The essence of an original cannot be reproduced.

Why do original artworks sell for big bucks at auction while reproductions languish at yard sales? How is that pair of earrings your grandmother gave you different from every identical pair? Who taught you that autographs are worth anything? It's not brainwashing, according to recent research—we're born to value items with unique histories.

Evidence comes from two studies reported in Cognition by psychologists Bruce Hood of the University of Bristol and Paul Bloom of Yale. They asked kids ages 3 to 6 to throw their favorite playthings into a "copying machine" and then decide which they wanted to keep: the original or the smoke-and-mirrors "clone." Kids with the strongest attachments to their blanky preferred box No. 1 far more than the others did.

And kids had no qualms about a copy of an anonymous piece of precious metal but preferred an object purportedly owned by Queen Elizabeth II over its duplicate; they believed that two things could be materially identical but might differ in some special way—this spoon was the Queen's!

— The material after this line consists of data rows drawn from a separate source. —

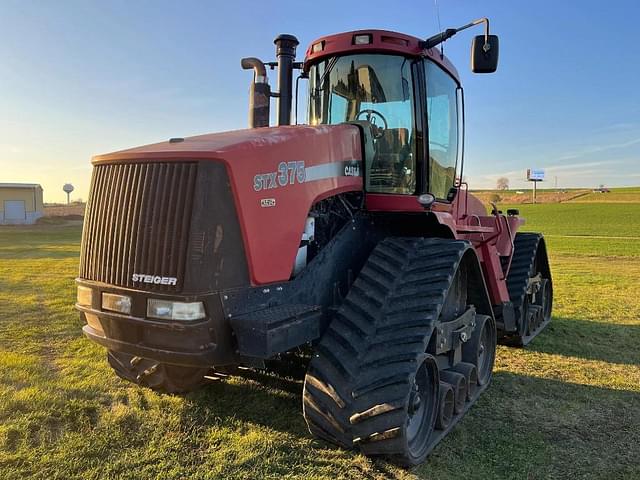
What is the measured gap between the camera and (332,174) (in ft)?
13.1

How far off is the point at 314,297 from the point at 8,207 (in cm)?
4670

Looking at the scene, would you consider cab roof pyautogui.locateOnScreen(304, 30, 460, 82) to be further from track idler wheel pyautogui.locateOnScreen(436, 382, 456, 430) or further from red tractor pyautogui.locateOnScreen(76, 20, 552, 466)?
track idler wheel pyautogui.locateOnScreen(436, 382, 456, 430)

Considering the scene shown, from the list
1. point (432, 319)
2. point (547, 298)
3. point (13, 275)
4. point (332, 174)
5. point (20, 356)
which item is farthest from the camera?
point (13, 275)

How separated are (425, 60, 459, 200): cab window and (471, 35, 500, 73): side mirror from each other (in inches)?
22.2

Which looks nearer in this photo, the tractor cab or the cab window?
the tractor cab

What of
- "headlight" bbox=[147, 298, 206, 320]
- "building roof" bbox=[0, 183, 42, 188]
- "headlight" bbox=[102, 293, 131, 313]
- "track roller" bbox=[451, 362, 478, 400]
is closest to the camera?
"headlight" bbox=[147, 298, 206, 320]

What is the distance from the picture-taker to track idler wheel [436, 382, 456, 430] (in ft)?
13.0

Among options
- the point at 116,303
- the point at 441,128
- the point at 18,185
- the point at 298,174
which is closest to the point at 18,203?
the point at 18,185

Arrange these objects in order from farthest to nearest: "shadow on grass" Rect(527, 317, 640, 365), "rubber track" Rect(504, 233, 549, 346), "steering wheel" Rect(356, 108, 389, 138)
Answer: "rubber track" Rect(504, 233, 549, 346) → "shadow on grass" Rect(527, 317, 640, 365) → "steering wheel" Rect(356, 108, 389, 138)

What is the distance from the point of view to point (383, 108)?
15.3ft

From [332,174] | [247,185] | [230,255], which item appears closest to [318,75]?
[332,174]

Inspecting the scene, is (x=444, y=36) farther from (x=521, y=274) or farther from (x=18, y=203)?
(x=18, y=203)

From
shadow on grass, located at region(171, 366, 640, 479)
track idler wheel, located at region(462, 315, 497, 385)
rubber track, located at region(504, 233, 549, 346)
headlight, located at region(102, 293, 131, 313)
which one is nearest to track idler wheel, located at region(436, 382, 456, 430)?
shadow on grass, located at region(171, 366, 640, 479)

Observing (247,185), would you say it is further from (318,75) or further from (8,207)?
(8,207)
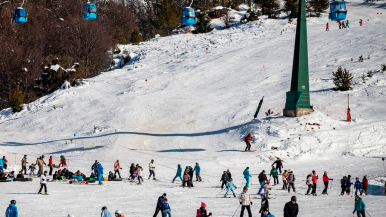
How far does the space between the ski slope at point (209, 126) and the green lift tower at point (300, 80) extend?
85 centimetres

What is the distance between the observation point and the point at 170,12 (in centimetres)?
8094

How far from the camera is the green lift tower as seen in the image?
35750mm

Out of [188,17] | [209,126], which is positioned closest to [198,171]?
[188,17]

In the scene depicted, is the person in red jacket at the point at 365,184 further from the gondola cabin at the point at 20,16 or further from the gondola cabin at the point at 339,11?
the gondola cabin at the point at 20,16

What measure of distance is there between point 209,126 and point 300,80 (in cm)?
710

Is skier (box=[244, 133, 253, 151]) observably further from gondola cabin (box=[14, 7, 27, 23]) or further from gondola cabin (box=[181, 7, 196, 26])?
gondola cabin (box=[14, 7, 27, 23])

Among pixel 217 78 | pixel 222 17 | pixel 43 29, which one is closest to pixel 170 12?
pixel 222 17

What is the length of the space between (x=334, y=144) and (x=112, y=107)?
62.4 feet

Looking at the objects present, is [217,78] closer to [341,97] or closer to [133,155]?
[341,97]

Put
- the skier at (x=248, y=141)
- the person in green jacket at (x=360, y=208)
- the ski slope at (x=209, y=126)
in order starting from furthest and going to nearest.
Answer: the skier at (x=248, y=141) < the ski slope at (x=209, y=126) < the person in green jacket at (x=360, y=208)

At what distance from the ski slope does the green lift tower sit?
2.78 ft

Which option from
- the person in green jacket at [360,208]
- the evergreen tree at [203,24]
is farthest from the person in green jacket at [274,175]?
the evergreen tree at [203,24]

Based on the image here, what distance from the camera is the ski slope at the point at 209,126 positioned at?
72.6ft

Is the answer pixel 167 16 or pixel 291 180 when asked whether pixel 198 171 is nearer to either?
pixel 291 180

Susan Gelman of the University of Michigan has done similar work and agrees that we naturally imbue unseen "essences" to things. Essentialism may in part be an evolutionary response to fear of contagion. In a world full of germs, an object's historical path can be more important than its surface appearance. "Essentialism seems to provoke magical reasoning—witchcraft, blessings, et cetera," Gelman says. "And yes, it also explains why we prefer authentic things, including autographs, original works of art, and Britney Spears' chewed gum."